Tak
sedikit orang berpikir bahwa pernikahan itu adalah urusan suka dan tidak suka.
Ketika seorang pria dan wanita sudah saling suka, maka dengan mudah mereka
mengikat kesukaan itu dengan ikatan pernikahan. Perasaan senang selama masa
pacaran juga sering menjadi landasan untuk mengikat relasi dalam membangun
mahligai rumah tangga. Mereka berpikir bahwa situasi bahagia dan senang saat
pacaran menjadi cerminan kebahagiaan saat berumah tangga.

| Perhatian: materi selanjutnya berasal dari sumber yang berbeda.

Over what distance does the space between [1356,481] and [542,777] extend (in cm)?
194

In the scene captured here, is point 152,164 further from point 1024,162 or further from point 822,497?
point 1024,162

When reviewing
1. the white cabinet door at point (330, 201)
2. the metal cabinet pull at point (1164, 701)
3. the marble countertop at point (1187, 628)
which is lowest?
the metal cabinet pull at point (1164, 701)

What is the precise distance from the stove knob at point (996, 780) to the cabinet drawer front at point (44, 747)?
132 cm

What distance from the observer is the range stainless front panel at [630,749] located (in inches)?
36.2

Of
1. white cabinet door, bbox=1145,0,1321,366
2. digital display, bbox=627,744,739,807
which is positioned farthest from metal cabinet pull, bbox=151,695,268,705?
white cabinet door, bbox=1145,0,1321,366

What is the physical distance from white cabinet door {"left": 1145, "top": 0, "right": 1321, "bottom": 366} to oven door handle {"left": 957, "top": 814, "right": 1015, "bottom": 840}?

Begitu mudahnya orang
membangun bahtera rumah tangga, tanpa menyadari konsekuensi yang menyertainya.
Gereja
Katolik melihat pernikahan bukanlah sekedar urusan suka dan tidak suka. Pada
prinsipnya, pernikahan dalam Gereja Katolik adalah serius, bukan main-main.

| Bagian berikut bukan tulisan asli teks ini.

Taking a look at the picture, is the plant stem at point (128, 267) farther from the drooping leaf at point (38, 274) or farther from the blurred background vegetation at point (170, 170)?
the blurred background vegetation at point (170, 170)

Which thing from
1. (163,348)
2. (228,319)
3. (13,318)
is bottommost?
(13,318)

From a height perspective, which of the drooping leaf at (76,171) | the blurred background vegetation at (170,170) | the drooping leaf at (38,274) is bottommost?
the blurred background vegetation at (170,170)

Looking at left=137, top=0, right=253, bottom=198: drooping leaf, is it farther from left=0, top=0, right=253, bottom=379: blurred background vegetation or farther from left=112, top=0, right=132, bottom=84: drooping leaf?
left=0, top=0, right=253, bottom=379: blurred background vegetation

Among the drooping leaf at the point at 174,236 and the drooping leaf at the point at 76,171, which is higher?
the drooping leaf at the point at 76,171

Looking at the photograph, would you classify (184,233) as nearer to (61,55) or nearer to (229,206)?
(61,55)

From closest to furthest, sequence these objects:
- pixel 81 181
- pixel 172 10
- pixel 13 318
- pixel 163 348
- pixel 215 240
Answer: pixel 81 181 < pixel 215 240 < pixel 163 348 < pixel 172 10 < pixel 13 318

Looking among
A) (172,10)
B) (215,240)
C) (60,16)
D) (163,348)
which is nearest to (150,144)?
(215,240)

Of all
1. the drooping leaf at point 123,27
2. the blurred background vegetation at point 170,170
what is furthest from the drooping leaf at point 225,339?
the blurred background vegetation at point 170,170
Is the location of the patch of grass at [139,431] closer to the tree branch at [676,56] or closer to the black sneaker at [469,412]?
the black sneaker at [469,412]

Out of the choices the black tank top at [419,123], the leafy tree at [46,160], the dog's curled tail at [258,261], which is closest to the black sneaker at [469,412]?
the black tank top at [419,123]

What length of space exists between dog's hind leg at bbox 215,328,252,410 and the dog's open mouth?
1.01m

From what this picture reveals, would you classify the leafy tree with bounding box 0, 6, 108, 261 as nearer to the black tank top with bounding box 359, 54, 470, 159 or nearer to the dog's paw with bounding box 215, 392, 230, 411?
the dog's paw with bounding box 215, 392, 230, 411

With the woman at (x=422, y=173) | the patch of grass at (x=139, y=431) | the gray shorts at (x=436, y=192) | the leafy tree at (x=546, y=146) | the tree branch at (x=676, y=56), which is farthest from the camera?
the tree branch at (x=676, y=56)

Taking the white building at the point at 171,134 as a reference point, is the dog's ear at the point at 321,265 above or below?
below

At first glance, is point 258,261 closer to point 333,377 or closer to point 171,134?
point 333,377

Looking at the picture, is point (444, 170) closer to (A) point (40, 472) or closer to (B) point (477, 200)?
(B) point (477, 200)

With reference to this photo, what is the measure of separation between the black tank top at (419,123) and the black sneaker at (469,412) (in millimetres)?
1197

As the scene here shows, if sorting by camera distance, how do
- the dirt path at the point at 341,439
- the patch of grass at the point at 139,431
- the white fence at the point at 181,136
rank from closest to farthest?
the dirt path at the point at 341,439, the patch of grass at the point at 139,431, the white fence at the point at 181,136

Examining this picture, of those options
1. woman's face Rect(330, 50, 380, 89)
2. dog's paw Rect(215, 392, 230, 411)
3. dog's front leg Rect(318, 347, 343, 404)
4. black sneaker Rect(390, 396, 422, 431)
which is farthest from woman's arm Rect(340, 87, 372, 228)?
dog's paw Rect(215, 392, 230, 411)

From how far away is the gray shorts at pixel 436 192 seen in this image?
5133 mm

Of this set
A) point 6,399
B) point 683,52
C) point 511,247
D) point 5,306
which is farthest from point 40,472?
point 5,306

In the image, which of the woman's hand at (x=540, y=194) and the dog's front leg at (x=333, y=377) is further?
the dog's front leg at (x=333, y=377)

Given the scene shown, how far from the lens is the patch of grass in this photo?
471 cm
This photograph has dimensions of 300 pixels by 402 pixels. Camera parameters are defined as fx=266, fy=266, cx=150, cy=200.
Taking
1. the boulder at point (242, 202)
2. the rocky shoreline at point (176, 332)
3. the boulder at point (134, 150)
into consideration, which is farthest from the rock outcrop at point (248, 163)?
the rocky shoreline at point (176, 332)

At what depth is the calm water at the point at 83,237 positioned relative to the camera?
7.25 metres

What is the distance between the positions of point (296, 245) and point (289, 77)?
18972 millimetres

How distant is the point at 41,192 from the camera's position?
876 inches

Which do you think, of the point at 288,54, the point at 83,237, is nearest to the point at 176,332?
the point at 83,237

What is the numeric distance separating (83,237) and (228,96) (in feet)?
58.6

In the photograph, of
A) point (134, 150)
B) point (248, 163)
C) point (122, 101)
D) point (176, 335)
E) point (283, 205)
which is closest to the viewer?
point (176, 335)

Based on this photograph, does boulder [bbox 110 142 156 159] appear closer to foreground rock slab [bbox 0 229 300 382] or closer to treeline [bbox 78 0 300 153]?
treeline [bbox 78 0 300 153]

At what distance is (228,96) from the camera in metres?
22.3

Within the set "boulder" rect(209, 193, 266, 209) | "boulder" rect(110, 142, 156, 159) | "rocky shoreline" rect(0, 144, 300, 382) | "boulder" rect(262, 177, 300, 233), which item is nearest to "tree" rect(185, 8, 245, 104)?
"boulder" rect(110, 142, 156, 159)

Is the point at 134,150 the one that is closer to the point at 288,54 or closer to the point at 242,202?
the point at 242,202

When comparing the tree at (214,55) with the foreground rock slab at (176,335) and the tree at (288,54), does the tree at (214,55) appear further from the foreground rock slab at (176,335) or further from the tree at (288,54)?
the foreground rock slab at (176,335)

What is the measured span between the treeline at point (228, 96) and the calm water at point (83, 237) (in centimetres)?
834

Karena itu, umat katolik diajak untuk menyiapkan diri dalam membangun rumah
tangga. Hal ini menjadi tugas tanggung jawab gembala Gereja. Setidaknya ada 3
tahapan persiapan, yaitu persiapan jauh, menengah dan dekat. Kursus persiapan
pernikahan merupakan salah satu bentuk persiapan dekat.
Salah
satu bentuk persiapan adalah mencoba mengenal tentang pernikahan katolik. Harus
disadari bahwa tiap agama mempunyai ciri tersendiri soal pernikahan. Umat
katolik wajib mengenal tentang pernikahan katolik, karena dia terpanggil untuk
menghayatinya.
Pernikahan Katolik: Antara Hak dan
Kewajiban
Gereja
Katolik melihat pernikahan sebagai HAK yang melekat pada setiap orang. Sebagai
HAK, pernikahan itu merupakan pilihan hidup, karena ada orang yang memilih menggunakan
haknya untuk menikah, namun ada juga orang yang memilih tidak memakai haknya
untuk menikah. Para imam, suster dan bruder adalah contoh orang yang memilih
tidak memakai haknya. Ada juga awam biasa mengambil kebijakan seperti itu.
Jadi, pernikahan dalam Gereja Katolik adalah HAK setiap orang, bukan sebagai
KEWAJIBAN.
Namun,
masih ada kelompok masyarakat yang melihat pernikahan sebagai kewajiban. Mereka
melihat bahwa orang yang sudah mencapai umur tertentu atau secara ekonomi sudah
mapan HARUS menikah. Mereka akan merasa heran bila ada orang yang sudah berusia
matang dan mapan secara ekonomi tapi belum menikah. Mereka akan menggelari
orang-orang ini dengan istilah perawan
tua atau pria tak laku. Tak
jarang juga orang-orang seperti ini dicurigai sebagai orang yang punya kelainan
seksual (gay atau lesbi).
Terkait
dengan contoh ini, dapat disebut soal keheranan orang-orang yang melihat para
imam, suster dan bruder yang tidak menikah. Di balik keheranan itu terlihat
jelas bahwa bagi mereka menikah adalah suatu KEWAJIBAN. Seorang pria harus
menikah dengan seorang wanita. Oleh karena itu, mereka selalu mempertanyakan
kenapa imam, suster dan bruder tidak menikah.